A recent historical photography exhibit invites you to consider how looking to the past can strengthen and inspire your life today.
Picture this photograph: A man stands on snowy train tracks in front of an ore car in northern Utah. Both his face and his threadbare clothing appear wrinkled and worn. His hands are covered by dark gloves, and he slings the wooden handle of a pickax wearily over his left shoulder. A metal lunch pail hangs from the crook of his left elbow. His expression is determined but tired as he looks into the camera from underneath the brim of his cap.

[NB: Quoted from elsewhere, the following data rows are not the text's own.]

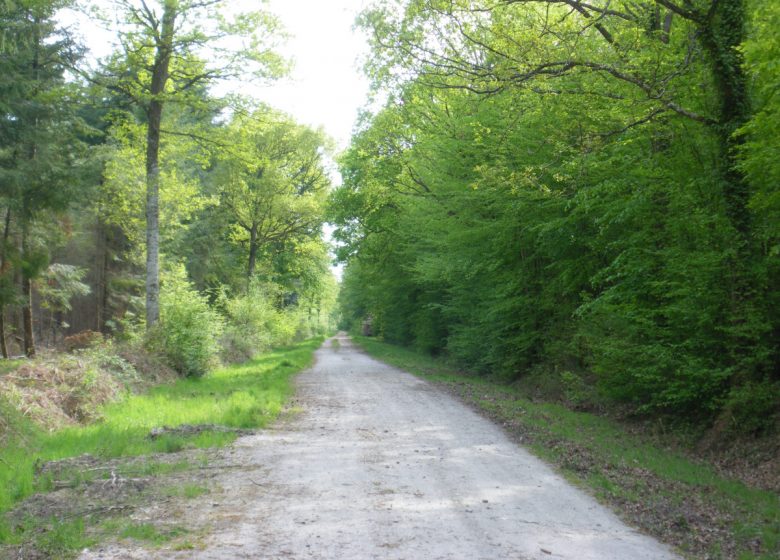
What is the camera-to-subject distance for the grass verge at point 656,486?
5.68 metres

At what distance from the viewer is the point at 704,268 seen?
975 cm

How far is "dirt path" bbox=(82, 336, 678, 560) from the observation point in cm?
510

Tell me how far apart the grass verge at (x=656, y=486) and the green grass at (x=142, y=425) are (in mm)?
5230

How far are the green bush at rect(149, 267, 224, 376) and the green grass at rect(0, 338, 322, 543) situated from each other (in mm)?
772

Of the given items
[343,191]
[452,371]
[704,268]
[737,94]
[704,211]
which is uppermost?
[343,191]

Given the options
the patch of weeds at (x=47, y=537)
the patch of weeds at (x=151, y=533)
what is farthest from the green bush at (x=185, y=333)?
the patch of weeds at (x=151, y=533)

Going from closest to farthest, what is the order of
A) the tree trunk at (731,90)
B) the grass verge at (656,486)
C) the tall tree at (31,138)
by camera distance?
1. the grass verge at (656,486)
2. the tree trunk at (731,90)
3. the tall tree at (31,138)

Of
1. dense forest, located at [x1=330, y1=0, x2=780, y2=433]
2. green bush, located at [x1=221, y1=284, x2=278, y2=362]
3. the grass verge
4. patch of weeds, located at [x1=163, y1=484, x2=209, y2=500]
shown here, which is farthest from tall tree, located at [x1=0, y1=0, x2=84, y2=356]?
the grass verge

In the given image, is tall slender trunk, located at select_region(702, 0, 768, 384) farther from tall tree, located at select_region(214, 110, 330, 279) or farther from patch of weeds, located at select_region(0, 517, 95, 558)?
tall tree, located at select_region(214, 110, 330, 279)

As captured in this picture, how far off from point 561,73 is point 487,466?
706cm

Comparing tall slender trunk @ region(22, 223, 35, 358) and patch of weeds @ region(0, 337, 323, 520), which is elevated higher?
tall slender trunk @ region(22, 223, 35, 358)

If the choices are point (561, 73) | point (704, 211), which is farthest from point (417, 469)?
point (561, 73)

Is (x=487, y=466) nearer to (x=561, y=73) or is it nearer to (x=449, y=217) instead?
(x=561, y=73)

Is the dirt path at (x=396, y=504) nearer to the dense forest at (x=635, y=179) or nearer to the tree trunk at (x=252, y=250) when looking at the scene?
the dense forest at (x=635, y=179)
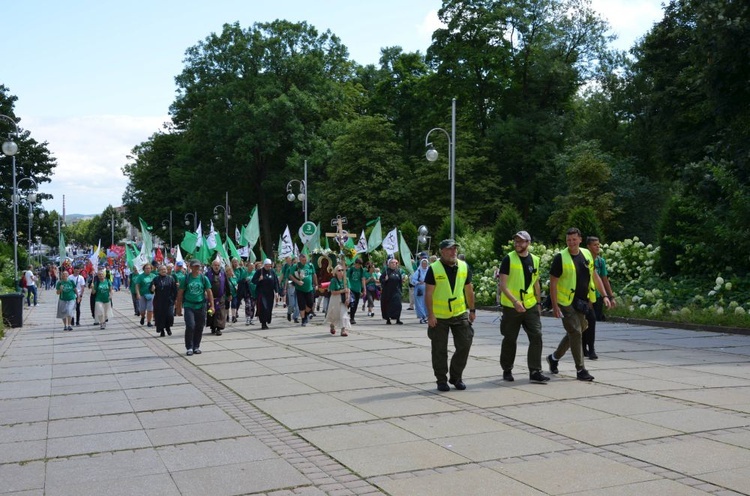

This photograph is just one of many featured in the recent Museum of Art exhibit titled Fields of Labor and Recovery. The exhibit, curated by Professor James Swensen (Comparative Arts & Letters), displays the devastation and poverty afflicting Utah families during the Great Depression’s drought and unemployment—especially the families in the farming and mining communities. The photographs documented some of the “most dire, deplorable conditions in the 20th century,” Swensen explained, conditions that included impoverishment, loss of jobs or homes, hunger, and a lack of resources.
The exhibit highlights how things began to improve during the late 1930s and early 1940s because of how important local farming and mining had become to the war effort. As a result, jobs and money became more widely available and the quality of life began to improve.
When asked why such a tumultuous time is relevant today, Swensen said, “We look back to these moments of trauma to figure out how to navigate our own challenges, and to give [ourselves] hope. . . . We want to know how they came out of it—how they came out of the Depression and the war and arrived at a better spot. This gives us an example that can help us to know that things will work out.”
The exhibit includes sixty images from photographers employed by the Farm Security Administration (FSA) and focus on the pioneer heritage, mining and farming lifestyles, and poverty of the early Saints in Utah. Swensen noted that while the photographers displayed vivid details of the people’s hardship, “they also [projected] a hopeful image of America.”
The Fields of Labor and Recovery exhibit is on display in the Museum of Art until November 20, 2021.